THE DATA:
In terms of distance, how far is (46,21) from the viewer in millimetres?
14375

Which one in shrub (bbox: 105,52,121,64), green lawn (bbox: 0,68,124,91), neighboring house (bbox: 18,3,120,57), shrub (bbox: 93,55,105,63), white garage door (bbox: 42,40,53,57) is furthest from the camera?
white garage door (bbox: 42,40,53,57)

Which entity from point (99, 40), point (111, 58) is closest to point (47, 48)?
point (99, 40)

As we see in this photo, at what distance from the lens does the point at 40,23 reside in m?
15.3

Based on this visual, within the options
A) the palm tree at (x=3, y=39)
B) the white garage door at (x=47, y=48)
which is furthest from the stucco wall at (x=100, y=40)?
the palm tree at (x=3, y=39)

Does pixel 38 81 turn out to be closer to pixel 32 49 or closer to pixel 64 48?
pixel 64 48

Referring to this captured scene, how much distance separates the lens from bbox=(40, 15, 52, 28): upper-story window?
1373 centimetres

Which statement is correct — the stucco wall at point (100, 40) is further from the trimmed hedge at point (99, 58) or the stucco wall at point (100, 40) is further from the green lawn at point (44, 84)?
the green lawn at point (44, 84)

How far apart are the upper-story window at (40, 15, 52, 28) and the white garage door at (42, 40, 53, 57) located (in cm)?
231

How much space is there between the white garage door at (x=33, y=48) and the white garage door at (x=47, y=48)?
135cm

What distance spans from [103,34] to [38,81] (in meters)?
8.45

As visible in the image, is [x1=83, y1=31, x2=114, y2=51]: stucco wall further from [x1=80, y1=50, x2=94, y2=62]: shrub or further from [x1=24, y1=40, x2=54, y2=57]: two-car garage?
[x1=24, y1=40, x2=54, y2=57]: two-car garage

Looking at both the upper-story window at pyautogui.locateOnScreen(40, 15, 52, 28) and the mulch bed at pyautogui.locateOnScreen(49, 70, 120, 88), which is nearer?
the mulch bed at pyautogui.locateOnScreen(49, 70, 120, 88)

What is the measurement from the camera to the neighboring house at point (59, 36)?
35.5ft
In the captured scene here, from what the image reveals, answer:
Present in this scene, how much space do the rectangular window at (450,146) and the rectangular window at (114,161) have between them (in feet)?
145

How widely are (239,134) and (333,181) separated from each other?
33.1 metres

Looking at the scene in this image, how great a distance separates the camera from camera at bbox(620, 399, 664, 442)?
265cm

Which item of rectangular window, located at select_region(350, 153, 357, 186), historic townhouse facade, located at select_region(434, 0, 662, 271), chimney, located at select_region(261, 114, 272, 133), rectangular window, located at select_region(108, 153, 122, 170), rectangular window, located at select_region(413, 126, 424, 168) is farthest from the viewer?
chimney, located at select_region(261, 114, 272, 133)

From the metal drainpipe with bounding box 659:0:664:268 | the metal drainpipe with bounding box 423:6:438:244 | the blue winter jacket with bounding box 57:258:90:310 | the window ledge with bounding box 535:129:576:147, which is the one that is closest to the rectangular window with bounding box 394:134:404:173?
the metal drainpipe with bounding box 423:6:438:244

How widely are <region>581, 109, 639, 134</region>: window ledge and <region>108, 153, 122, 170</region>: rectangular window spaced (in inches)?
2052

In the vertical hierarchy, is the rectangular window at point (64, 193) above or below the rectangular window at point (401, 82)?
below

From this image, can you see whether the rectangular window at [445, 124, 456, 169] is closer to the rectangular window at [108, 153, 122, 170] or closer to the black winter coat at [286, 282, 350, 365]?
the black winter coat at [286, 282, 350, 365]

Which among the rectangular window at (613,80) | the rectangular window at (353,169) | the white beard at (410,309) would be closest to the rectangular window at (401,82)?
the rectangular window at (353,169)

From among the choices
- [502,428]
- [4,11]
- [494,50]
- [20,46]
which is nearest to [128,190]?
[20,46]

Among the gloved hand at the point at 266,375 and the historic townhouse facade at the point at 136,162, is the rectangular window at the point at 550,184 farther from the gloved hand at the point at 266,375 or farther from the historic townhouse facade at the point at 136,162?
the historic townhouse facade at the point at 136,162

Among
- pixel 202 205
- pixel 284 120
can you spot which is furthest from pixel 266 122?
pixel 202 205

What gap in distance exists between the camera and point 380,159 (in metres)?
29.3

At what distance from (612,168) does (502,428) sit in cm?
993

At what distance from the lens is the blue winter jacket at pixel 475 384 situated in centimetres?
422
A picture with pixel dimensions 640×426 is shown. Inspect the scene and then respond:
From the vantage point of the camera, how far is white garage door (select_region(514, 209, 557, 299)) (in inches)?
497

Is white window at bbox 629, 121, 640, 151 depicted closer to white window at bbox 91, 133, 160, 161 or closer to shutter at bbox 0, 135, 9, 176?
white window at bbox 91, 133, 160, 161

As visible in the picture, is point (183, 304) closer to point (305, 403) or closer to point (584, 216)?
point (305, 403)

YOUR INSTRUCTIONS: Copy every one of the entries above word for word, with nothing added or left out.

SOLUTION TO THIS TASK:
In terms of distance, how far is (46,21) from the viewer in millimetres?
14375

Which one in shrub (bbox: 105,52,121,64), green lawn (bbox: 0,68,124,91), neighboring house (bbox: 18,3,120,57), shrub (bbox: 93,55,105,63), white garage door (bbox: 42,40,53,57) is furthest from the camera?
white garage door (bbox: 42,40,53,57)

Which entity from point (99, 40), point (111, 58) is closest to point (47, 48)?
point (99, 40)

As we see in this photo, at what distance from the lens does the point at 40,23 reside in m?
15.3

Based on this visual, within the options
A) the palm tree at (x=3, y=39)
B) the white garage door at (x=47, y=48)
which is furthest from the stucco wall at (x=100, y=40)?
the palm tree at (x=3, y=39)

Does pixel 38 81 turn out to be closer to pixel 32 49 or closer to pixel 64 48?
pixel 64 48

Referring to this captured scene, how much distance separates the lens from bbox=(40, 15, 52, 28): upper-story window?
1373 centimetres

Which statement is correct — the stucco wall at point (100, 40) is further from the trimmed hedge at point (99, 58) or the stucco wall at point (100, 40) is further from the green lawn at point (44, 84)?
the green lawn at point (44, 84)

How far apart are the upper-story window at (40, 15, 52, 28) and the white garage door at (42, 40, 53, 57) located (in cm)?
231

How much space is there between the white garage door at (x=33, y=48) and the white garage door at (x=47, y=48)?
135cm

What distance spans from [103,34] to [38,81] (in meters)?
8.45

As visible in the image, is [x1=83, y1=31, x2=114, y2=51]: stucco wall further from [x1=80, y1=50, x2=94, y2=62]: shrub or further from [x1=24, y1=40, x2=54, y2=57]: two-car garage?
[x1=24, y1=40, x2=54, y2=57]: two-car garage

Looking at both the upper-story window at pyautogui.locateOnScreen(40, 15, 52, 28) and the mulch bed at pyautogui.locateOnScreen(49, 70, 120, 88), which is nearer?
the mulch bed at pyautogui.locateOnScreen(49, 70, 120, 88)

What is the measurement from the camera to the neighboring house at point (59, 36)?
35.5ft
In the captured scene here, from what the image reveals, answer:
Present in this scene, how much space do the rectangular window at (450,146) and the rectangular window at (114,161) have between them (in feet)?
145

How widely are (239,134) and (333,181) separated from each other?
33.1 metres

Looking at the scene in this image, how great a distance separates the camera from camera at bbox(620, 399, 664, 442)?
265cm

Which item of rectangular window, located at select_region(350, 153, 357, 186), historic townhouse facade, located at select_region(434, 0, 662, 271), chimney, located at select_region(261, 114, 272, 133), rectangular window, located at select_region(108, 153, 122, 170), rectangular window, located at select_region(413, 126, 424, 168) is farthest from the viewer?
chimney, located at select_region(261, 114, 272, 133)

From the metal drainpipe with bounding box 659:0:664:268 | the metal drainpipe with bounding box 423:6:438:244 | the blue winter jacket with bounding box 57:258:90:310 | the window ledge with bounding box 535:129:576:147, which is the one that is closest to the rectangular window with bounding box 394:134:404:173?
the metal drainpipe with bounding box 423:6:438:244

How widely are <region>581, 109, 639, 134</region>: window ledge and <region>108, 153, 122, 170</region>: rectangular window spaced (in inches)?
2052

In the vertical hierarchy, is the rectangular window at point (64, 193) above or below the rectangular window at point (401, 82)?
below

From this image, can you see whether the rectangular window at [445, 124, 456, 169] is closer to the rectangular window at [108, 153, 122, 170] or closer to the black winter coat at [286, 282, 350, 365]?
the black winter coat at [286, 282, 350, 365]

Which among the rectangular window at (613,80) | the rectangular window at (353,169) | the white beard at (410,309) would be closest to the rectangular window at (401,82)?
the rectangular window at (353,169)

From among the choices
- [502,428]
- [4,11]
- [494,50]
- [20,46]
which is nearest to [128,190]?
[20,46]

Among the gloved hand at the point at 266,375 and the historic townhouse facade at the point at 136,162, is the rectangular window at the point at 550,184 farther from the gloved hand at the point at 266,375 or farther from the historic townhouse facade at the point at 136,162?
the historic townhouse facade at the point at 136,162

Among
- pixel 202 205
- pixel 284 120
can you spot which is furthest from pixel 266 122?
pixel 202 205

What gap in distance exists between the camera and point 380,159 (in metres)?
29.3

At what distance from (612,168) does (502,428) sit in cm?
993

At what distance from the lens is the blue winter jacket at pixel 475 384 situated in centimetres?
422
A picture with pixel dimensions 640×426 is shown. Inspect the scene and then respond:
From the vantage point of the camera, how far is white garage door (select_region(514, 209, 557, 299)) (in inches)?
497

Is white window at bbox 629, 121, 640, 151 depicted closer to white window at bbox 91, 133, 160, 161 or closer to shutter at bbox 0, 135, 9, 176?
white window at bbox 91, 133, 160, 161

As visible in the picture, is point (183, 304) closer to point (305, 403) or closer to point (584, 216)?
point (305, 403)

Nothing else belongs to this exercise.